- Page:
Doerfer, J.
The Worcester Convention Center is equipped with an elaborate audiovisual system that includes numerous loudspeakers. Associated with most of these loudspeakers is a “backbox” that houses the loudspeaker and into which wires run. A controversy developed during construction between Os-trow Electrical Co. (Ostrow), the audiovisual subcontractor, and Coughlin Electric Company, Inc. (Coughlin), the electrical subcontractor, about who was responsible for supplying and installing these backboxes. Coughlin is not a party to this litigation. Pursuant to the relevant terms of the general constructian contract and subcontracts, the dispute was submitted to the architect, Perry Dean Rogers & Partners: Architects (Perry Dean). Michael D. Waters (Waters) is the architect employed by Perry Dean who took on the task of resolving the dispute. Waters determined that the responsibility belonged to Ostrow. Ostrow did the work under protest and brought a claim against Waters under G. L. c. 93A, § 11, alleging that Waters had acted in bad faith. Ostrow also sought to recover the cost of this work as a back charge against the general contractor, J.L. Marshall & Sons, Inc. (Marshall), and St. Paul Fire and Marine Insurance Company, the surety for Marshall. Marshall brought a third-party complaint seeking indemnification from the city of Worcester (city); the city in turn brought a fourth-party complaint seeking indemnification from Perry Dean.2
A judge of the Superior Court granted Waters’s motion for summary judgment on the G. L. c. 93A, § 11, claim and Os-trow’s motion for summary judgment against Marshall and its surety on the back charge. The judge also denied Marshall’s motion for summary judgment on its third-party complaint against the city for indemnification.3 A second judge entered judgment on those claims and determined the damages, costs, and fees owed Ostrow by Marshall. All rulings are before us on appeal or cross appeal by the parties adversely affected thereby.
[818]*8181. Background. As is usual in large public contracts, the work to be done by various subcontractors was specified in numbered sections of the specifications. Subcontractors were invited to file bids on the work to be done. These filed subbids were reviewed and the subcontracts awarded based upon an evaluation of each subbid by the awarding authority.
Each subcontractor was issued a set of the documents relevant to its bid, including drawings, specifications, and addenda. Prior to and during the bidding process, the original documents were subject to addenda, and each subcontractor was responsible for reviewing all addenda to make sure it knew what it was bidding on.

- To be done:
1. In the court opinion about the Worcester Convention Center, what did Waters decide about responsibility for the backboxes?
2. According to the court opinion, why did each subcontractor have to review all the addenda?
3. Reproduce the passage of the court opinion starting with "[818]*8181. Background. As" and going on through "was bidding on.".

- Given data:
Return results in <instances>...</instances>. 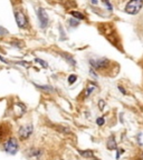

- Solutions per task:
1. Waters decided that the responsibility belonged to Ostrow.

2. The original documents were subject to addenda before and during the bidding process. Each subcontractor was responsible for reviewing all addenda to make sure it knew what it was bidding on.

3.
[818]*8181. Background. As is usual in large public contracts, the work to be done by various subcontractors was specified in numbered sections of the specifications. Subcontractors were invited to file bids on the work to be done. These filed subbids were reviewed and the subcontracts awarded based upon an evaluation of each subbid by the awarding authority.
Each subcontractor was issued a set of the documents relevant to its bid, including drawings, specifications, and addenda. Prior to and during the bidding process, the original documents were subject to addenda, and each subcontractor was responsible for reviewing all addenda to make sure it knew what it was bidding on.